Showing Gratitude to Your Patients

Showing honest, sincere appreciation is more than just a sales tactic. In fact, it should be a fundamental component of every meaningful work relationship and can make a difference in retaining current patients (and bringing in new ones).

Merikay Tillman, founder and chief executive officer of COACH Mkay Companies, a health care consulting firm, and member of the National Society of Certified Healthcare Business Consultants, urges physicians to instill more “care” in health care by displaying gratitude for the patients who make up their practice.

Say Thank You

The easiest way to show appreciation to your patients is with a simple verbal “thank you.” Make it count by including the patient’s name and using eye contact. “Take time to really connect on that emotional level with your patents,” recommends Tillman. “Try something simple like, ‘Sarah, I just want to take a moment to thank you for choosing our practice. Your trust in our care means a great deal, and we’re appreciative.’”
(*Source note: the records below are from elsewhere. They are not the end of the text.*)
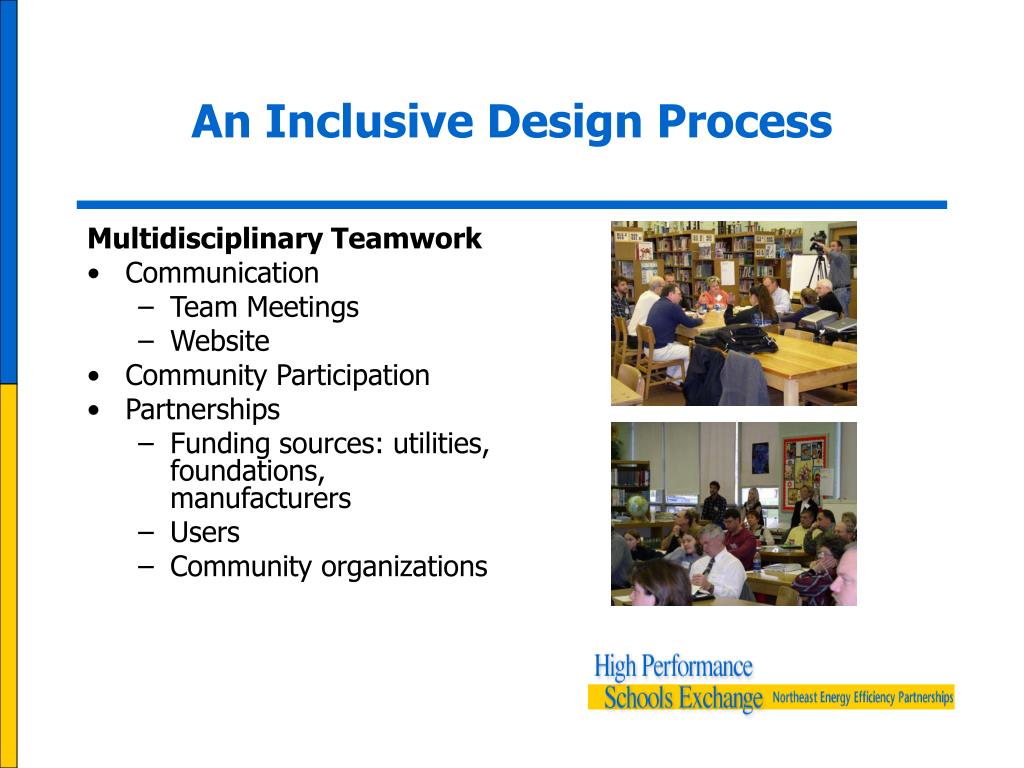 An Inclusive Design Process

Multidisciplinary Teamwork
• Communication
– Team Meetings
– Website
• Community Participation
• Partnerships
– Funding sources: utilities, foundations, manufacturers
– Users
– Community organizations

High Performance
Schools Exchange Northeast Energy Efficiency Partnerships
Indeed, everyone in your practice should make a point to thank patients. “When a patient calls a practice, the first thing staff members should say is, ‘Thank you for choosing our practice,’ not, ‘Do you have insurance?’” notes Tillman.

Acknowledge Patient Referrals

Referral programs are an easy way to thank loyal patients for referring their friends and family (and an effective method to grow your practice). Incentives such as gift certificates or coupons are a great way to motivate patients to make referrals.
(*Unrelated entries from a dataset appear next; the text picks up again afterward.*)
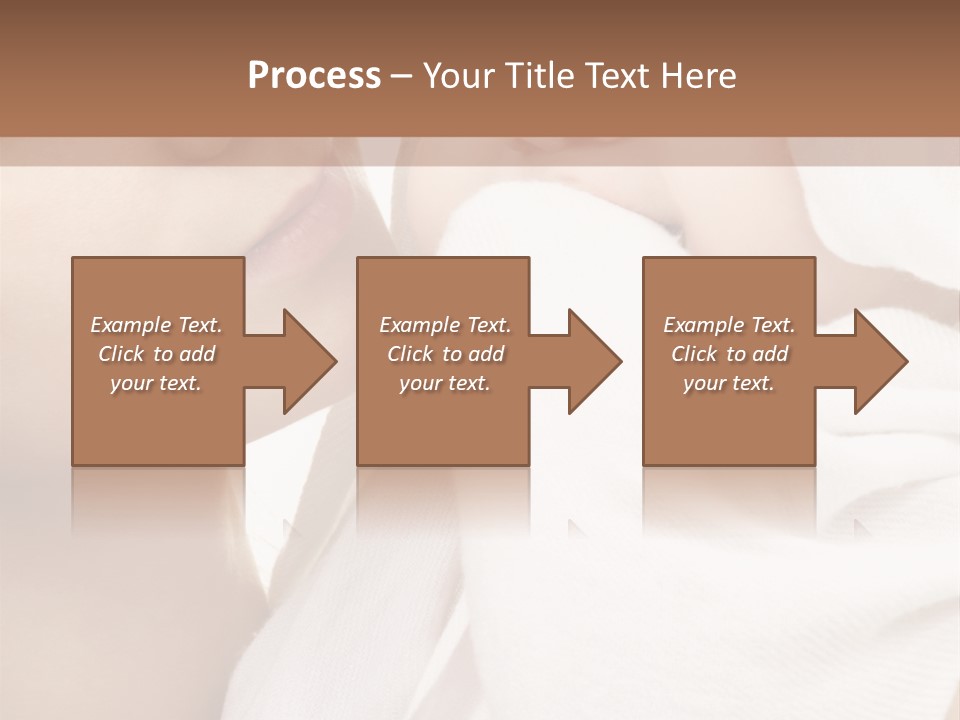 Process – Your Title Text Here

Example Text. Click to add your text.

Example Text. Click to add your text.

Example Text. Click to add your text.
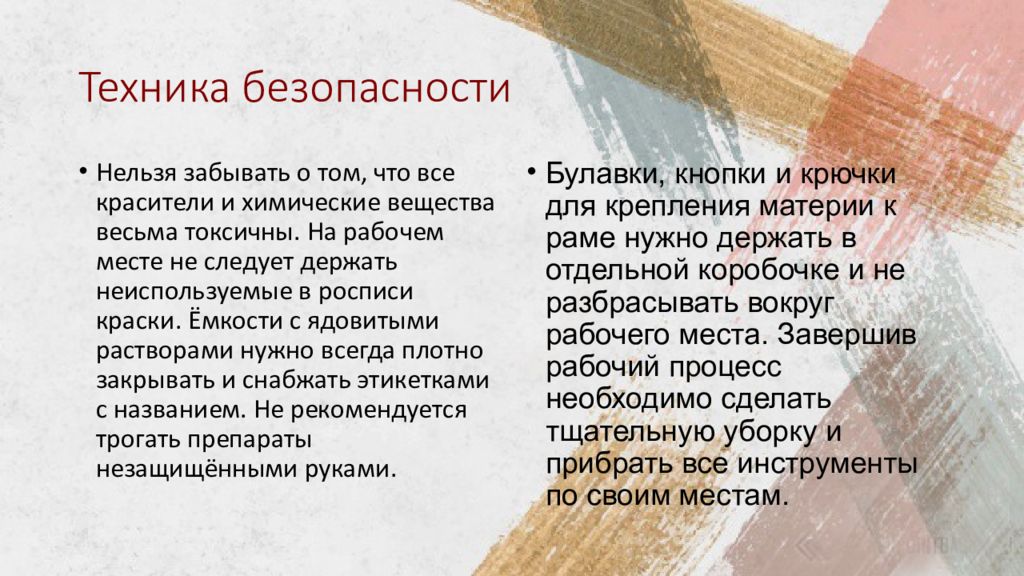 Техника безопасности

• Нельзя забывать о том, что все красители и химические вещества весьма токсичны. На рабочем месте не следует держать неиспользуемые в росписи краски. Ёмкости с ядовитыми растворами нужно всегда плотно закрывать и снабжать этикетками с названием. Не рекомендуется трогать препараты незащищёнными руками.

• Булавки, кнопки и крючки для крепления материи к раме нужно держать в отдельной коробочке и не разбрасывать вокруг рабочего места. Завершив рабочий процесс необходимо сделать тщательную уборку и прибрать все инструменты по своим местам.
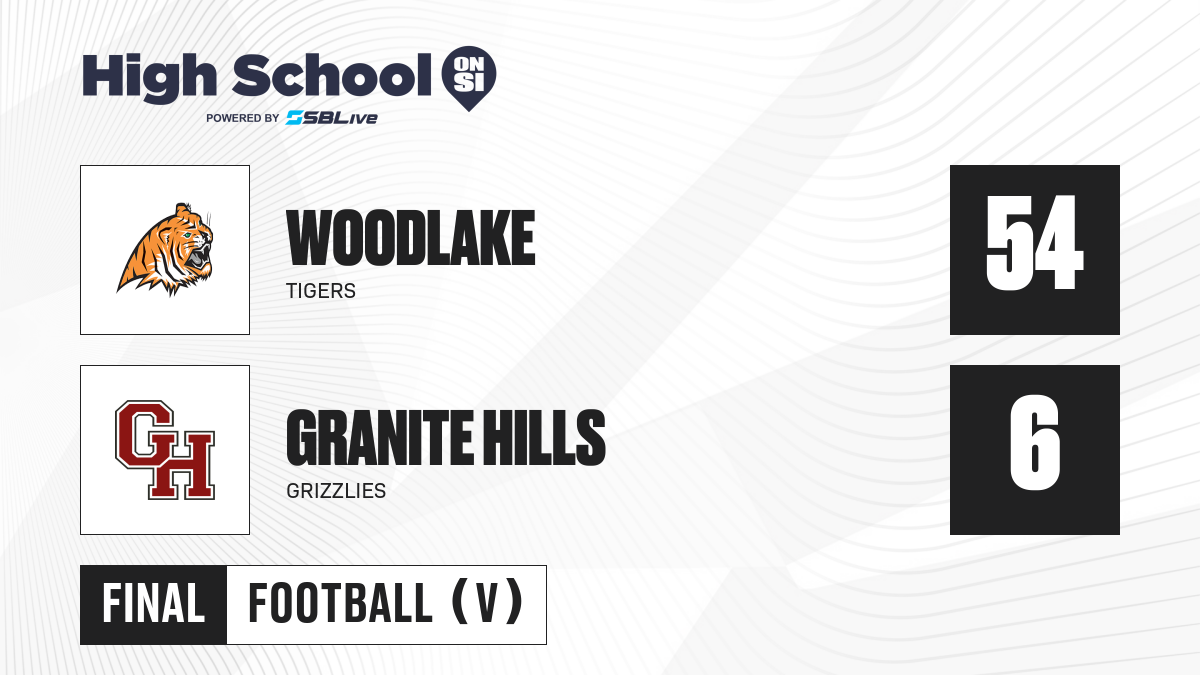 High School ON SI
POWERED BY SBLive

WOODLAKE
TIGERS

54

GH

GRANITE HILLS
GRIZZLIES

6

FINAL FOOTBALL (V)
Tillman encourages her clients to make donations to a patient’s charity of choice. For every patient who makes a referral, include his or her name in a monthly drawing and make a contribution to the winner’s favorite charity. “It’s a neat way to give recognition to the patient,” says Tillman.
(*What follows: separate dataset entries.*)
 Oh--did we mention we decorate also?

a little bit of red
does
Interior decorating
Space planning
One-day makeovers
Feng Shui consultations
Improve the Patient Experience

Patients have access to more information than ever before. Hence, many patients want to be more involved in their care and may have expectations for how their appointment should unfold.

“This is the new wave of the patient experience,” says Tillman. She encourages health care professionals to ask patients what they need for their care and what they would like to achieve during their appointment.

Patients cherish appreciation, but they also seek understanding and empathy. “If you treat patients with dignity and respect, you’re going to have a patient for life,” says Tillman.